_What you should do:_ Read through the entries below and copy each line where "green" turns up.

Collected data
- - - - - - -

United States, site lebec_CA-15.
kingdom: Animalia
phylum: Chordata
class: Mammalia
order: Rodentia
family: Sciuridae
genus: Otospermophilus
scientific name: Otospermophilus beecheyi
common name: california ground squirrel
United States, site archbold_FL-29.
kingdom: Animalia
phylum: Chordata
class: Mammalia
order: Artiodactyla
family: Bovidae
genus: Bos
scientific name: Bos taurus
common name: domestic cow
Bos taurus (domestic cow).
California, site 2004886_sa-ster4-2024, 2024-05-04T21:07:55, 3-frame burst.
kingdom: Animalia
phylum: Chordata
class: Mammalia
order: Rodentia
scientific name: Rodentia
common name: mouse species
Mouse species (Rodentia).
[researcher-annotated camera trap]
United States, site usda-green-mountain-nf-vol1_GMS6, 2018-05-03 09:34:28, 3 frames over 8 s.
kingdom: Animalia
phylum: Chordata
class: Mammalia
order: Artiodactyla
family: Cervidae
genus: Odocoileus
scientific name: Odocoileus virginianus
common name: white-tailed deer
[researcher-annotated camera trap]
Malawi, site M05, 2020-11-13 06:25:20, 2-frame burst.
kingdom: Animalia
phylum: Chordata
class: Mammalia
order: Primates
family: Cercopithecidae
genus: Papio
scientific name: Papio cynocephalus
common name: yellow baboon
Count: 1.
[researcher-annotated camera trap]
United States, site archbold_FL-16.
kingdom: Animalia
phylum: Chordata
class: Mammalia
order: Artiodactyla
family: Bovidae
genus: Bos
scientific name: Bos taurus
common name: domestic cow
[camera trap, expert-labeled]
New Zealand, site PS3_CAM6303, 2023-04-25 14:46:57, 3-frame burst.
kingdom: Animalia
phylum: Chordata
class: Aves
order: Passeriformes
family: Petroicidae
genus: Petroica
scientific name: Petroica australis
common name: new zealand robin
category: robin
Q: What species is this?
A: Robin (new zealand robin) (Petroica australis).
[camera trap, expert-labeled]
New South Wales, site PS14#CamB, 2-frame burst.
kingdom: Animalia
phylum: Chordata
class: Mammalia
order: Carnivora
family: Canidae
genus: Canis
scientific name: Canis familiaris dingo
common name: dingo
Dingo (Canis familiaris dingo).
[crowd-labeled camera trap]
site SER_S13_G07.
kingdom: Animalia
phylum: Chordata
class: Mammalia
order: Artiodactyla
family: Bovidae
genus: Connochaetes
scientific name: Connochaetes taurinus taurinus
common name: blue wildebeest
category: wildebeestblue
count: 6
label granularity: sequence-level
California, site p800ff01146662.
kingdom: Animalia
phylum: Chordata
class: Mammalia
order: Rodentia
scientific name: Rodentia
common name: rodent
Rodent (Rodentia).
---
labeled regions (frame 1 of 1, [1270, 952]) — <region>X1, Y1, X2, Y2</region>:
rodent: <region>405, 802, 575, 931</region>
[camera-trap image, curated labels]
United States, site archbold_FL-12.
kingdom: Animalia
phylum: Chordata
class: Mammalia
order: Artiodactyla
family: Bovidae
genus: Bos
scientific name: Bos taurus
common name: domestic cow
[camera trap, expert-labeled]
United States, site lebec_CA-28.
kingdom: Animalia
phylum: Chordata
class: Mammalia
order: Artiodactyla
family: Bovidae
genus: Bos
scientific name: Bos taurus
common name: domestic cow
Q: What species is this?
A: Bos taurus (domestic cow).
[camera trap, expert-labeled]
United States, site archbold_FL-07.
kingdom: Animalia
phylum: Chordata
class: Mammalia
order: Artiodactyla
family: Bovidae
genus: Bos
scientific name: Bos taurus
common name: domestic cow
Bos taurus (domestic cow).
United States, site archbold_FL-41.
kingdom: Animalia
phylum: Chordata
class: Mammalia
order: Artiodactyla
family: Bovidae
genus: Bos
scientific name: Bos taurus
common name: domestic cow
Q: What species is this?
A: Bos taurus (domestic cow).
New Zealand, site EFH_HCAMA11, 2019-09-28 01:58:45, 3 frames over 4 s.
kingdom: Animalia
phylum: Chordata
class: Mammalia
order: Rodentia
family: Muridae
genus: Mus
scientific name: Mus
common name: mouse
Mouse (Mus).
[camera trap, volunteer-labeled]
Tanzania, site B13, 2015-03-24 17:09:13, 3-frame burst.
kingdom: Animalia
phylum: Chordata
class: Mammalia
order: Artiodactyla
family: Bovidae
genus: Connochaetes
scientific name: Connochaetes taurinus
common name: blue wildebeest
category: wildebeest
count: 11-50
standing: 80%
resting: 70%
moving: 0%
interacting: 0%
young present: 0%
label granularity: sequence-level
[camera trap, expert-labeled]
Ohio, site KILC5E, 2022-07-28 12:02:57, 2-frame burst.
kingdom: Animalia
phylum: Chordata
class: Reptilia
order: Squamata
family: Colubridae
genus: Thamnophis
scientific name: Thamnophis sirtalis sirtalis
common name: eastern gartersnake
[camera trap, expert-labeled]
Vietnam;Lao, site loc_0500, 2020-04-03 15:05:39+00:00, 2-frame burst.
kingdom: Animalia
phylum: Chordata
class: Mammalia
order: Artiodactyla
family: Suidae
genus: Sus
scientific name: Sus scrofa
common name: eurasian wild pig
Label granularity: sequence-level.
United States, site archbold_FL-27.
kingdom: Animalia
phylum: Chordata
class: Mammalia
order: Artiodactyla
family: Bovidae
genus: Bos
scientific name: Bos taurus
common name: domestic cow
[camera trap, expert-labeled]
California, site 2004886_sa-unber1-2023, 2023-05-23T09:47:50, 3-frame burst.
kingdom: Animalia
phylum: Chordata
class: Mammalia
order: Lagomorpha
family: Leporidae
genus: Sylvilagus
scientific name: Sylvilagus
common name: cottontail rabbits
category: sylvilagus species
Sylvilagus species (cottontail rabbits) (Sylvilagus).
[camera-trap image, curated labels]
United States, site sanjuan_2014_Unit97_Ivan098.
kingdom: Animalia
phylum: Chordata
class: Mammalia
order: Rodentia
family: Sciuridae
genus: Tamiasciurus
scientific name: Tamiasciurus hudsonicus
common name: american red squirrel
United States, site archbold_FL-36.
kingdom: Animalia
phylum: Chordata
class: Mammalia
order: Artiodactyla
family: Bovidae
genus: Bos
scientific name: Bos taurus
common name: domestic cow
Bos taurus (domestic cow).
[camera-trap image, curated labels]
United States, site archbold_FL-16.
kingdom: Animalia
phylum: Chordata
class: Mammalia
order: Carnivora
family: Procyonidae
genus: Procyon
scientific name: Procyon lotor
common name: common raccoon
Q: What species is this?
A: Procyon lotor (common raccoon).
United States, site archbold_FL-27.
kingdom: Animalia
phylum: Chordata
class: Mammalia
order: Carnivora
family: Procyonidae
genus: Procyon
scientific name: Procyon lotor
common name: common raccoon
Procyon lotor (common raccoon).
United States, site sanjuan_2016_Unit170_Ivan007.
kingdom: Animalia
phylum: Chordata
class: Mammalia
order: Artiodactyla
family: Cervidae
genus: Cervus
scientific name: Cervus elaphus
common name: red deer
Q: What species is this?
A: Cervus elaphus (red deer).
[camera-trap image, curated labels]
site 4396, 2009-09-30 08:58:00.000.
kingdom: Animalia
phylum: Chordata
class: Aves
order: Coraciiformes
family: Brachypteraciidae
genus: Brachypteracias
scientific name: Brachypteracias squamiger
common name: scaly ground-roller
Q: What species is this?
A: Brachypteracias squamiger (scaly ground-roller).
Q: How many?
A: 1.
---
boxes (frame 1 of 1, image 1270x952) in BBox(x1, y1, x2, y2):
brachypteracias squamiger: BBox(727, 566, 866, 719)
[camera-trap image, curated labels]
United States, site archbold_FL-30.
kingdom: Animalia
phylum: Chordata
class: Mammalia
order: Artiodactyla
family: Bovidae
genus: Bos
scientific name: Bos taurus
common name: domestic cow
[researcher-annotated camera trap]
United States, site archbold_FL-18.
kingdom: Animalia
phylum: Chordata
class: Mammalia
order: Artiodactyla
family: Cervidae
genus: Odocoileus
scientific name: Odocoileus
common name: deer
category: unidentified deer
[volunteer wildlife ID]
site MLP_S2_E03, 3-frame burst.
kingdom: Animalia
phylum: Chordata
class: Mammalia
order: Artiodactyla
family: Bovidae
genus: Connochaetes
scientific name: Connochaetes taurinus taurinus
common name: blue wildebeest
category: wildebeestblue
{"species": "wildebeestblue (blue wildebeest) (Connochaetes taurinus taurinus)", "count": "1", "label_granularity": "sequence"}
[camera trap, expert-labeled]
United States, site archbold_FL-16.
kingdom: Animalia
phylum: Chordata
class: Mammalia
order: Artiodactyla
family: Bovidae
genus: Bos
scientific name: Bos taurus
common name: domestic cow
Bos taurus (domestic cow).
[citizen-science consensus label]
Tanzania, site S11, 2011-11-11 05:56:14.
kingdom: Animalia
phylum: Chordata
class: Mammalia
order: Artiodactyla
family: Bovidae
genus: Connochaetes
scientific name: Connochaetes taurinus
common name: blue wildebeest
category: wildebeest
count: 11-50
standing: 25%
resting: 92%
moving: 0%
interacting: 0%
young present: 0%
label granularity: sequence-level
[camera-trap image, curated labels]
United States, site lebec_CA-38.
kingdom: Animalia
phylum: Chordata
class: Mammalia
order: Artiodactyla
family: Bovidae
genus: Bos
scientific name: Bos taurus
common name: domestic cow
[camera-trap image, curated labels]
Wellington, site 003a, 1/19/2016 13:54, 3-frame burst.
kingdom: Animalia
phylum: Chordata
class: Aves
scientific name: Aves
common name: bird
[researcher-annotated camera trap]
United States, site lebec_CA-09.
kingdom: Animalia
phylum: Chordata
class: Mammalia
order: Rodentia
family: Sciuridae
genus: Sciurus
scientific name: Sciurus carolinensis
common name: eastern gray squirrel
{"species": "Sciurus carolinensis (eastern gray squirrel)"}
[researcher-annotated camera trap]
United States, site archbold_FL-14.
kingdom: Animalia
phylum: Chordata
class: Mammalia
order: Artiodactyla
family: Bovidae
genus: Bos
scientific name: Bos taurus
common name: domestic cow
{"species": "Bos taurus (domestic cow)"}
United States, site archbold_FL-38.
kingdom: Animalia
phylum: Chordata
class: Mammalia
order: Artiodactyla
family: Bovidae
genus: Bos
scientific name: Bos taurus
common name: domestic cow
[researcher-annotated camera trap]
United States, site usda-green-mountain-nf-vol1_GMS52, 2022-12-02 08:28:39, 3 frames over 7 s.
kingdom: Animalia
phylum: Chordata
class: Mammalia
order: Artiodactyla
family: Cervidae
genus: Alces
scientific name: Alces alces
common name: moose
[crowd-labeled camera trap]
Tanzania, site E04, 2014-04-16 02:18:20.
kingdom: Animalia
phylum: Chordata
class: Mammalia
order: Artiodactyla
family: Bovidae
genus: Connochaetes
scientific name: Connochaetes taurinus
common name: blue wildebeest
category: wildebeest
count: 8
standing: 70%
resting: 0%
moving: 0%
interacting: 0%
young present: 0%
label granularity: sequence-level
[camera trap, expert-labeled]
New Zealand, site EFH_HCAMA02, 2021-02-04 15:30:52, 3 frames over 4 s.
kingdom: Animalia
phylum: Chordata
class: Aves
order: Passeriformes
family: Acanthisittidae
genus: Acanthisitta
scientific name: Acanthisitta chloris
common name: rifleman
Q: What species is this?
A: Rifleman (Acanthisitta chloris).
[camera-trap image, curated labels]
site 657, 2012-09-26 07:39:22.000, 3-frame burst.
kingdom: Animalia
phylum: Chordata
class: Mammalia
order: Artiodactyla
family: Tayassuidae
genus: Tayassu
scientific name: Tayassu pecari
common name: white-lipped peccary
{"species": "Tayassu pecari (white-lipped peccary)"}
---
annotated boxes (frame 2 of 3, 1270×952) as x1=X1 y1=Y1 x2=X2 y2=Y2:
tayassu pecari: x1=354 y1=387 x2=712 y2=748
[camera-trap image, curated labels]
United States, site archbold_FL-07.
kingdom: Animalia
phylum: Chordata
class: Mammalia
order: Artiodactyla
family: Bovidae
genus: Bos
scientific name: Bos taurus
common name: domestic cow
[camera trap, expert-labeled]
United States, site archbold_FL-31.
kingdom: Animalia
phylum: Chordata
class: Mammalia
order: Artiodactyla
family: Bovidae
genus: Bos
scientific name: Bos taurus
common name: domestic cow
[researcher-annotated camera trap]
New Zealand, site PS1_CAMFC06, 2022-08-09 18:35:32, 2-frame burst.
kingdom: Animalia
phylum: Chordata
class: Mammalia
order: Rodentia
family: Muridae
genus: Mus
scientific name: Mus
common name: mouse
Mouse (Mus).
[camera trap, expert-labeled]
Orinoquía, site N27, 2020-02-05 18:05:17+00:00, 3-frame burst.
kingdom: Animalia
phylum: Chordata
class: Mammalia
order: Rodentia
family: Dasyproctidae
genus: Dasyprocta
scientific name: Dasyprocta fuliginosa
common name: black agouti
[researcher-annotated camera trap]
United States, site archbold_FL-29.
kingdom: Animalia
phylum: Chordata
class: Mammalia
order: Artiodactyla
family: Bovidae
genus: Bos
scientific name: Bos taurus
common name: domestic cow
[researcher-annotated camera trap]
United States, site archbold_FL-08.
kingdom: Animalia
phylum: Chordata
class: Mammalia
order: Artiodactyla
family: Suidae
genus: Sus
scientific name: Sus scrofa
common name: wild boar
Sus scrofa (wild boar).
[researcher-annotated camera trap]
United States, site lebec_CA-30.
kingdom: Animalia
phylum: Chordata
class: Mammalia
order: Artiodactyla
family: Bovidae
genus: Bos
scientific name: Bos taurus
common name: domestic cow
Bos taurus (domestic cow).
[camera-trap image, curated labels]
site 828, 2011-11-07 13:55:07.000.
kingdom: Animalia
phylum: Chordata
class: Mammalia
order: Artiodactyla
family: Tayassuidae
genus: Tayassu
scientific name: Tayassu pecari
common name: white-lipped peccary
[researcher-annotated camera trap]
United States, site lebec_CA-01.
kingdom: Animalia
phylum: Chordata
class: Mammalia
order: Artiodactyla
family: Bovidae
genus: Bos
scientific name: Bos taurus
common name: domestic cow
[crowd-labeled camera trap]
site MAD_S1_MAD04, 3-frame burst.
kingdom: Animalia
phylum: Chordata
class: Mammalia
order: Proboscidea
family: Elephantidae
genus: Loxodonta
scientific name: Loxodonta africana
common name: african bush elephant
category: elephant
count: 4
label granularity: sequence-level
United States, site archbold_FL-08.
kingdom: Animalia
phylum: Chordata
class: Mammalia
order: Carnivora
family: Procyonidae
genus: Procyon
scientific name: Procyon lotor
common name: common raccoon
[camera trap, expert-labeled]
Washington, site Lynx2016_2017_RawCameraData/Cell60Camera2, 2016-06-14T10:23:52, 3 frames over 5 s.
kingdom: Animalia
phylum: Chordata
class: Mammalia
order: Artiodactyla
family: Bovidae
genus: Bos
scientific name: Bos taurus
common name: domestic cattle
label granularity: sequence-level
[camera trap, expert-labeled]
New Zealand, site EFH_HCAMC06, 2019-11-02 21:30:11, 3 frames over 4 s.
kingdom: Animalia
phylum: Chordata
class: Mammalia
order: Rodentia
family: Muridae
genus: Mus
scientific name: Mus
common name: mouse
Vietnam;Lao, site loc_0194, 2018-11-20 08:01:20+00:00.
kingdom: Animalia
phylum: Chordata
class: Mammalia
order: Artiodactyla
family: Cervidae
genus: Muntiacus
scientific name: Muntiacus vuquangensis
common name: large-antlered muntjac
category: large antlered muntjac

- - - - - - -

_Task output:_
United States, site usda-green-mountain-nf-vol1_GMS6, 2018-05-03 09:34:28, 3 frames over 8 s.
United States, site usda-green-mountain-nf-vol1_GMS52, 2022-12-02 08:28:39, 3 frames over 7 s.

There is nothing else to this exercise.